あらゆる意味で「貧困国」になってしまった日本で、戦後の経済成長期の日本を知る上で、特に「映画」が映し出した1960年代の、特に「東宝映画」は興味深い。
この時代、東宝に限って言えば黒澤明の時代でもあり「ゴジラ」の時代でもあり、世界に誇る日本映画の時代でもあった。
その中の国内向け「プログラム・ピクチャー」の超人気シリーズ。
なのだが、事後の世界に生まれた親世代よりも少し上の時代の映画でもあり、若かりし頃の自分にとっては、本作で描かれる風俗が古臭く、またタイトルも、ポスターデザインも、そして「若大将」もなんとなくドメスティックにエスタブリッシュされた野暮ったさをずっと感じていて敬遠していた。
しかしながら、いざ鑑賞してみれば、これこそ日本の「ポップカルチャー」の源流そのもので。

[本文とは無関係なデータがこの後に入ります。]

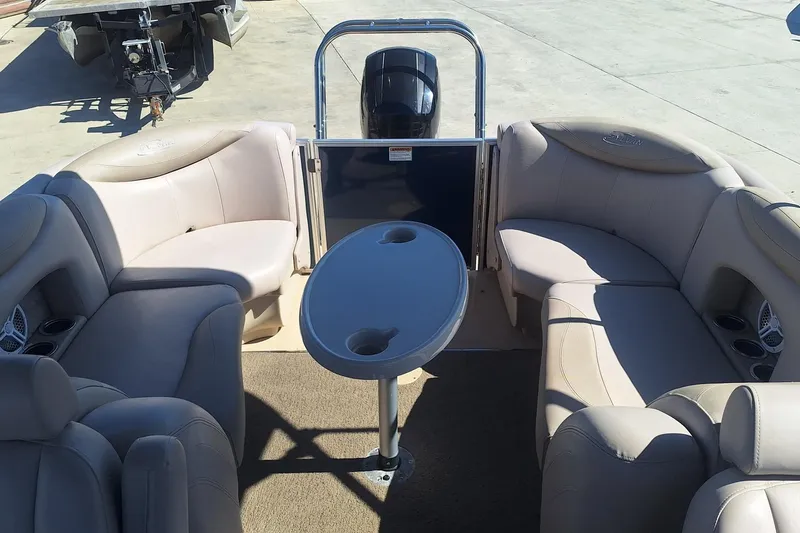 Slide: The Image of 2013 Sylvan Mirage Cruise 8522 LZ pontoon boat interior with beige seating and table. - 6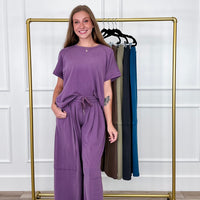 Women's matching lounge sets and two piece sets: purple short sleeve top and drawstring wide leg pant lounge set with more colors on a rack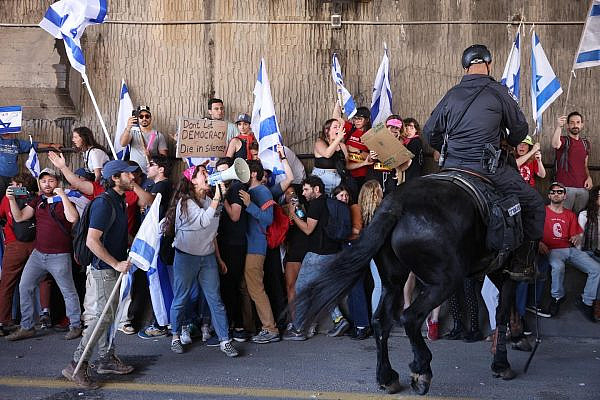Israeli protesters clash with police on horseback while blocking Ayalon Highway during an anti-government demonstration, March 16, 2023. (Oren Ziv)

本作には陰鬱な「戦争の背景」は微塵もなく消え去っている。
生まれも育ちも港区六本木の都会育ちで、老舗すき焼き屋「田能久」の倅でモロ「慶応ボーイ」でスポーツ万能でエレキも弾いちゃう「MMK」な男子「若大将」こと田沼唯一(加山雄三)のキレッキレな好青年っぷりは、まったく鬱屈したところのない「復興」としてアメリカナイズされた「新しい日本人」として描写される。

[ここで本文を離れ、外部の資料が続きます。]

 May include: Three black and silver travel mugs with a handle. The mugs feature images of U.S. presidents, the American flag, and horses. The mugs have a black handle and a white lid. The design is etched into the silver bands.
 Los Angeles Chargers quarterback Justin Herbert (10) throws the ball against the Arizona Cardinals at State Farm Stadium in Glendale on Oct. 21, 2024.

現代の目線から見ても、実に「資本主義」的な「個人主義者」であり伝統に対して無自覚的に敬意はない存在。
年齢的にもルックス的にも大学生に見えない青大将(田中邦衛)も、衣装は自覚的にジャン=ポール・ベルモンド譲りの「ヌーベルバーグ」的なアウトローを示唆している。

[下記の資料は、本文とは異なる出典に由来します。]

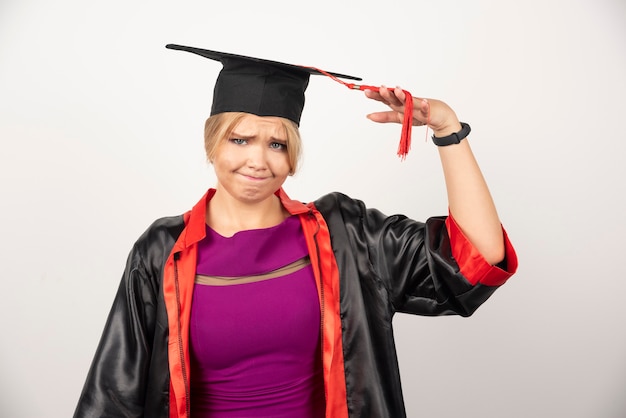 Young graduate student in gown looking at camera on white.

実際に「若者向け」として本作がマーケティングされている為、制作陣にもその狙いは強く意識されていたらしい。
物語としては、ご都合主義で取るに取らないものではあるが、むしろそのストーリーに起因することなく、映画が最もカルチャーの中心であった時代の、当時の風俗や、求められている偶像としてのスター性を加山雄三が全てを体現している。
その是非はともかく、エスタブリッシュされた豊かこそが美徳とされ、その憧れが新しい世代のスターを時代が求めた清々しさは、良くも悪くも日本が経済的に豊かになっていくことと呼応していて面白い。
同じくしてジェンダー的な問題にせよ、モラルの問題にせよ、これも良し悪しの問題ですらなく、日本人的な社会の構造や意識の矛盾や、時流への切り替え、流され方など、色々映り込んでいて面白い。